PDF Text Extraction with pdfplumber

The single most common way an automated grant pipeline corrupts itself is by treating a federal solicitation PDF as a flat stream of text. Announcements from the National Institutes of Health (NIH), the National Science Foundation (NSF), and the Department of Defense (DoD) encode compliance-critical rules — page limits, font floors, budget caps, submission deadlines — inside multi-column layouts, nested tables, running headers, and watermarked footers. A naive extractor reads a running header (“Page 7 of 42”) as body text, merges a two-column eligibility sidebar into one unreadable line, or detaches a footnote from the clause it modifies. Every one of those defects propagates silently downstream, so the extraction stage is the compliance foundation of the entire RFP ingestion and parsing workflow: if the coordinates are wrong here, no amount of later validation can recover the correct meaning. This page documents how to use pdfplumber as a coordinate-aware extraction engine that reconstructs the spatial hierarchy of a solicitation instead of flattening it.

Unlike parsers that hand you an undifferentiated blob, pdfplumber reads the underlying PDF content operators and rebuilds page geometry from the character up. Every glyph carries its bounding box, font name, and font size; every table can be recovered as a grid of rows and columns; every header band can be excluded by vertical position. That positional fidelity is exactly what lets a pipeline distinguish a mandatory instruction from administrative boilerplate before the text is ever handed to the NLP section boundary detector or the Pydantic schema validation layer.

Prerequisites and environment setup

The patterns on this page assume Python 3.10 or newer, because the code uses modern type-hint syntax (list[dict], str | None) and structural pattern conventions that older interpreters reject. Pin the extraction dependencies explicitly so that a solicitation parsed today reproduces byte-for-byte when it is re-parsed after an agency amendment:

bash

python -m venv .venv
source .venv/bin/activate
pip install "pdfplumber==0.11.4" "pydantic>=2.6"

pdfplumber sits on top of pdfminer.six, which it installs transitively; you do not add it yourself. Two assumptions about the source documents matter for everything that follows:

Format. Federal solicitations are distributed as text-based PDFs, not scanned images. pdfplumber extracts embedded text and geometry — it does not perform optical character recognition. If a DoD Broad Agency Announcement (BAA) arrives as a scanned image, a page will yield zero characters, and the pipeline must route it to an OCR pre-step rather than accept an empty parse.
Version locking. Because NIH, NSF, and DoD revise their rules on independent cycles, the parser must record which document version it read.
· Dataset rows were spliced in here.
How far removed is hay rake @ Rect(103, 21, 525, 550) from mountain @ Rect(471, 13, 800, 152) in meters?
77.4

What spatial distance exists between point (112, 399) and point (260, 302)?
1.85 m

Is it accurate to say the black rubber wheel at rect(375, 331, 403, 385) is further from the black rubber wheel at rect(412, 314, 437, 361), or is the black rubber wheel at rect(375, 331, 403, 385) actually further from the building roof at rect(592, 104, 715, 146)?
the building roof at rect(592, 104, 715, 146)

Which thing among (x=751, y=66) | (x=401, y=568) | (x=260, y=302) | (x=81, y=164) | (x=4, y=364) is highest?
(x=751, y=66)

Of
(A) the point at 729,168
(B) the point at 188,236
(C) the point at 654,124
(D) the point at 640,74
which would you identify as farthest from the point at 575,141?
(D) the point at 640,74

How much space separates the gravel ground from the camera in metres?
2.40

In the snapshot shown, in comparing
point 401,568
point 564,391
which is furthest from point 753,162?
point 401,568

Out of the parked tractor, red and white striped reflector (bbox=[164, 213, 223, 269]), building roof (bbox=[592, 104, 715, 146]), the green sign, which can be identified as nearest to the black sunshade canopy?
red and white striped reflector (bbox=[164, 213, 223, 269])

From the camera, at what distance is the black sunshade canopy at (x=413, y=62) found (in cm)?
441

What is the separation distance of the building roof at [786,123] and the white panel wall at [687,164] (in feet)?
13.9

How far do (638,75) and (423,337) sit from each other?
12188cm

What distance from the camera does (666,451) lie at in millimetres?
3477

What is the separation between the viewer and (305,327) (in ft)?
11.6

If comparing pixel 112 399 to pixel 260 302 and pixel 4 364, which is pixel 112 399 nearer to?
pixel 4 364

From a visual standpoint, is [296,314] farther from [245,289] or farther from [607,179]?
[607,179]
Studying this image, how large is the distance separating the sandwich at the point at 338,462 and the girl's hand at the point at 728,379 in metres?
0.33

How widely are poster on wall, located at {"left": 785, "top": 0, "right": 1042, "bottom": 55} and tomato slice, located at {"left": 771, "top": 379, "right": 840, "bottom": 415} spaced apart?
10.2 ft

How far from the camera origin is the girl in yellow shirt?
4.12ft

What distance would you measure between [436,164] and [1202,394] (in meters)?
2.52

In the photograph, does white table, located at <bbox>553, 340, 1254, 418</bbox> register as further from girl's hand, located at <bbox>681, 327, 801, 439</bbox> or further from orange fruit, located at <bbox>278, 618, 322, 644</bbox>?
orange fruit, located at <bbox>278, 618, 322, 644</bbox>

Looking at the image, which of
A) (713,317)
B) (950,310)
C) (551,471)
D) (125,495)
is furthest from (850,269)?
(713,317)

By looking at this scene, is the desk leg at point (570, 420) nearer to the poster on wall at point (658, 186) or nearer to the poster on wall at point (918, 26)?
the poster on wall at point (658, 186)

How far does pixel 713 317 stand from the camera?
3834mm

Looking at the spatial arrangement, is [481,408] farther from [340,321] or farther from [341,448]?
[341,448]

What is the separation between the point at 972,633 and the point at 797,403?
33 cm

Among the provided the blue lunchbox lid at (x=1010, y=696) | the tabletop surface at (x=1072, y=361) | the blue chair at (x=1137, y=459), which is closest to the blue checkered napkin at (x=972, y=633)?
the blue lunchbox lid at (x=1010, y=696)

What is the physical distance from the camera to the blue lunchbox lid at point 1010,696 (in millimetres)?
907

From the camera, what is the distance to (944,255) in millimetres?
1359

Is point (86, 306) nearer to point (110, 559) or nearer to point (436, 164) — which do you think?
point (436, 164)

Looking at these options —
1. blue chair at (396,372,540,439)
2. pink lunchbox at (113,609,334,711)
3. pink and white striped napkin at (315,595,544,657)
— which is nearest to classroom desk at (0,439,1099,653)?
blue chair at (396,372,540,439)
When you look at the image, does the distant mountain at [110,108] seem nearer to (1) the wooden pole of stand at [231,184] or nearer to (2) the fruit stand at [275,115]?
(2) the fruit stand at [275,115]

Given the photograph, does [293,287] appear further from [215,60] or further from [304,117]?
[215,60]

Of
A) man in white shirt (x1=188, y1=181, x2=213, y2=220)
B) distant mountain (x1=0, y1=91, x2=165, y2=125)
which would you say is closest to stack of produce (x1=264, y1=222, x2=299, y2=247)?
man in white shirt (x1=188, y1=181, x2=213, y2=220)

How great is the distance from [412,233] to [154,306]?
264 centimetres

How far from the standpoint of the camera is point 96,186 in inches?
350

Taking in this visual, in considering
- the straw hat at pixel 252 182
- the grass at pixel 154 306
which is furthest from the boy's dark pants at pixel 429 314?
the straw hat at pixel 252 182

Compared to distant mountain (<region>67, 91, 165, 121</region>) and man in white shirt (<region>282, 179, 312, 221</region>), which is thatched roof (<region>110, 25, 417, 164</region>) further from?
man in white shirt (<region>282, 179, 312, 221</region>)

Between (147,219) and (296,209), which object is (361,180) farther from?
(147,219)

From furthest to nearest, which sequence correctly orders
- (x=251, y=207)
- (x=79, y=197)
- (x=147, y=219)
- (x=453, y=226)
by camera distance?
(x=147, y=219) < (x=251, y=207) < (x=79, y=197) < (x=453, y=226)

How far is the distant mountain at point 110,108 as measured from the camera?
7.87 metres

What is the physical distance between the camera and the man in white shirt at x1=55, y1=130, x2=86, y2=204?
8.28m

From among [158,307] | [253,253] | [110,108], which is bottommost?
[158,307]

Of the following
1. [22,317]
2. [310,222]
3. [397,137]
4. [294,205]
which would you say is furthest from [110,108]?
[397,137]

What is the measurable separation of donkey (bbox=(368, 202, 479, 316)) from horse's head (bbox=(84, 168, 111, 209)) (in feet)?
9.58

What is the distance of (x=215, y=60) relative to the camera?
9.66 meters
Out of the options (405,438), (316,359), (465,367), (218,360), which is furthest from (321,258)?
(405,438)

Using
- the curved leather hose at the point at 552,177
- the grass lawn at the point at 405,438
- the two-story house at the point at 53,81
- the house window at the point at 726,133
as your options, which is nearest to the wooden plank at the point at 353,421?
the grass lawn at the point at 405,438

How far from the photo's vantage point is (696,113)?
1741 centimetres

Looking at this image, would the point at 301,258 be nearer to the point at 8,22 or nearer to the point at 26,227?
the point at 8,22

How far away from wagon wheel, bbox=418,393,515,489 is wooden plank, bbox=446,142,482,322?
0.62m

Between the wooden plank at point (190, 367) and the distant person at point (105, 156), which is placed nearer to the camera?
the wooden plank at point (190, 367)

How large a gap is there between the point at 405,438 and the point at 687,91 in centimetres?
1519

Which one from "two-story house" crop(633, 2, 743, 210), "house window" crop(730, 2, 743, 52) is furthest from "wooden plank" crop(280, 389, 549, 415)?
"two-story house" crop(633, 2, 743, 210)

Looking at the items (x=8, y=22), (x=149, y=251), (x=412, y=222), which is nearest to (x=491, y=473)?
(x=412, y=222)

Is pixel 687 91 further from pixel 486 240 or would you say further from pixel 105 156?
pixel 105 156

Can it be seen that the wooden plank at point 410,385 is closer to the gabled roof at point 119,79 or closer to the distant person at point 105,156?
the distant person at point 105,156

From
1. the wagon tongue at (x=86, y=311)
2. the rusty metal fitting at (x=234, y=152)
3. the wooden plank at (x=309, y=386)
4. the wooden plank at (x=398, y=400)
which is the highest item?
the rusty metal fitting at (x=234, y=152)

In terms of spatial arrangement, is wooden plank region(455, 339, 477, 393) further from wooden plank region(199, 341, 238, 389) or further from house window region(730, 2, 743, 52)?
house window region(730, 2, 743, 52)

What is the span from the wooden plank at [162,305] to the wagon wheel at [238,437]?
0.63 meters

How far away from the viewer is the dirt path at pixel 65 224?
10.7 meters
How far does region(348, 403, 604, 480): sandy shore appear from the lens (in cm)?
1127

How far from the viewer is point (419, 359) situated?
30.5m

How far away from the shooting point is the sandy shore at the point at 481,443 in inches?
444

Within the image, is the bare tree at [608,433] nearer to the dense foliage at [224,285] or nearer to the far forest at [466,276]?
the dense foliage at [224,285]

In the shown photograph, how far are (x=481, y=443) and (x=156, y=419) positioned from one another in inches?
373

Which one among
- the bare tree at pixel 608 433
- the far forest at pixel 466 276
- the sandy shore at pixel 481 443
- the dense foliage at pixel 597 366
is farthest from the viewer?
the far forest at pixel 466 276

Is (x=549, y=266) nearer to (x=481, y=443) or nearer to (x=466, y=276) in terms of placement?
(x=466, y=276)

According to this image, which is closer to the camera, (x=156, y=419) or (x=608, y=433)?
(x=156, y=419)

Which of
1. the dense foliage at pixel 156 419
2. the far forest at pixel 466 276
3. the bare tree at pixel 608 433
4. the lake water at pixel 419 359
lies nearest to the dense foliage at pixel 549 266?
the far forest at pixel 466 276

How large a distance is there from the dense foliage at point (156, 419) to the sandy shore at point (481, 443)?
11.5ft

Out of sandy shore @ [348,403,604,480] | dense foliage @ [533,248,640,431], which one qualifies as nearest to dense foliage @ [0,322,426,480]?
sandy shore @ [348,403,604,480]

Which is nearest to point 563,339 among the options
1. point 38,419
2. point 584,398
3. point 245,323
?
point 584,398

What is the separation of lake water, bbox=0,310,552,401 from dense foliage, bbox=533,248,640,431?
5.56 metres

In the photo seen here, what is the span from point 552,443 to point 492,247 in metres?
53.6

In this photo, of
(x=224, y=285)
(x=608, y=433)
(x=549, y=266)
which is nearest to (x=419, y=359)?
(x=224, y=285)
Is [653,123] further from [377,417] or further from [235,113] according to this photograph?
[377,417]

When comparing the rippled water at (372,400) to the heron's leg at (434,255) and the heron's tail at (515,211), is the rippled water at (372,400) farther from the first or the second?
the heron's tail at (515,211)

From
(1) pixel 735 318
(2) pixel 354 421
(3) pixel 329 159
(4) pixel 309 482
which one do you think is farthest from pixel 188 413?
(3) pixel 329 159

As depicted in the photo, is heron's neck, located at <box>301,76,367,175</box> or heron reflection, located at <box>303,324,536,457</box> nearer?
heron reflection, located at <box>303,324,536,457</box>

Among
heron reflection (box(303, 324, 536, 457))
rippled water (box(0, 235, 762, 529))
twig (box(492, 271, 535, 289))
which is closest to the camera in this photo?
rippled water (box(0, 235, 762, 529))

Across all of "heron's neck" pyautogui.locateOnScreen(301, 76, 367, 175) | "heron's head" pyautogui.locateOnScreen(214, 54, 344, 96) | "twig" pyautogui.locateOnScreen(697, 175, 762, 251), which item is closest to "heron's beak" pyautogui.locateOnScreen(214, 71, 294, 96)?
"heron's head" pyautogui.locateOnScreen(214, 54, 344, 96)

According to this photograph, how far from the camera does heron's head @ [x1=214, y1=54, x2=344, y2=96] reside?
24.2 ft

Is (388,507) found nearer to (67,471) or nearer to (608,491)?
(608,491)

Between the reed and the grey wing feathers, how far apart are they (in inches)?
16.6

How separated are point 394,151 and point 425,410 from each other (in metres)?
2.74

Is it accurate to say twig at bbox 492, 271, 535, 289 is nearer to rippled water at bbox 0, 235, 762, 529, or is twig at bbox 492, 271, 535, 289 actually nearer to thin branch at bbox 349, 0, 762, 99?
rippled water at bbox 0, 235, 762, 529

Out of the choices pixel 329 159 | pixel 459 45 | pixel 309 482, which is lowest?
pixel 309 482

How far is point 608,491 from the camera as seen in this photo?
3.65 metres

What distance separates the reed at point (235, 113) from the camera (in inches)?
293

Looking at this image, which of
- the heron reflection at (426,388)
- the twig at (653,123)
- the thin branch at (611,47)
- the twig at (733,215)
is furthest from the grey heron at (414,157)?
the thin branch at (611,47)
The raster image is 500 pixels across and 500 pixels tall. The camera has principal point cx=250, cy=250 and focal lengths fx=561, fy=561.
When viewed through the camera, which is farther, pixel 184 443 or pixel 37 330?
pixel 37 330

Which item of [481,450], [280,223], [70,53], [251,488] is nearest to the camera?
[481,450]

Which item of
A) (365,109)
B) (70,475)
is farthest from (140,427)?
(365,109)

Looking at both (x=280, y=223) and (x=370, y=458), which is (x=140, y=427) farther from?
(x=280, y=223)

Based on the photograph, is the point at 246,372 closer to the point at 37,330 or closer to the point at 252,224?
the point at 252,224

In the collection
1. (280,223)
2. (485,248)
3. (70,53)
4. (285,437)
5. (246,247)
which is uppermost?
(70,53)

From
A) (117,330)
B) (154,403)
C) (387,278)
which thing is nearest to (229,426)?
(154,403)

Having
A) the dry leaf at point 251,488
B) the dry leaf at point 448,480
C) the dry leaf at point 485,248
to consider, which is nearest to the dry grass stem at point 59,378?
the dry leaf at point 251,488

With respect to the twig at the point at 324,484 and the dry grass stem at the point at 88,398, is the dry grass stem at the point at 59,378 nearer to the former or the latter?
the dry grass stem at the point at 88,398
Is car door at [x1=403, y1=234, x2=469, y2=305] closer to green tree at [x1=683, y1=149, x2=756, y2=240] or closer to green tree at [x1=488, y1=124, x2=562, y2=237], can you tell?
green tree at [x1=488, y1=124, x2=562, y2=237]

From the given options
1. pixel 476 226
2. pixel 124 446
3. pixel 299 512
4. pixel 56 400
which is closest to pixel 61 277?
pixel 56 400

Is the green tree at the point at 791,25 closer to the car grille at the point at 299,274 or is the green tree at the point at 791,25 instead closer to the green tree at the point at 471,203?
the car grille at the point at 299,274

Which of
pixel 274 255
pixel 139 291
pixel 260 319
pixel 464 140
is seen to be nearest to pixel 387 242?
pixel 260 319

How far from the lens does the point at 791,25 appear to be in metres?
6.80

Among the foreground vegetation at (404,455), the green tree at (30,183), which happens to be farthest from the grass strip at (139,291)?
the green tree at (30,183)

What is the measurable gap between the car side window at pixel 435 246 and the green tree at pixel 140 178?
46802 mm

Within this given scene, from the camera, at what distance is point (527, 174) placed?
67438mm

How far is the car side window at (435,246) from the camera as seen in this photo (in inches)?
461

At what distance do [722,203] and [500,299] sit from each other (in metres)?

Hash every file at acquisition and store that hash alongside the extracted record, so the audit trail described in the parent ingestion workflow can prove which edition of a rule was in force.

Open a document once and reuse the handle; pdfplumber.open() is a context manager that lazily loads pages, so it stays memory-bounded even on a 400-page application guide as long as you do not hold references to every page object at once.

Core mechanism — how pdfplumber reconstructs a page

pdfplumber exposes two complementary ways to pull text off a page, and choosing the wrong one is the most frequent cause of a broken extractor. The distinction is entirely about which metadata each method preserves:

page.extract_words() groups characters into word tokens and returns dicts with the keys text, x0, top, x1, bottom, doctop, and upright. It is convenient for reading order, but it exposes no font size and no font name.
page.chars is the list of per-character dicts, each carrying text, x0, top, x1, bottom, size, fontname, upright, and more. Use this whenever a compliance rule depends on typography — for example, detecting that a section heading is set in a larger font, or verifying that body text never drops below an agency font floor.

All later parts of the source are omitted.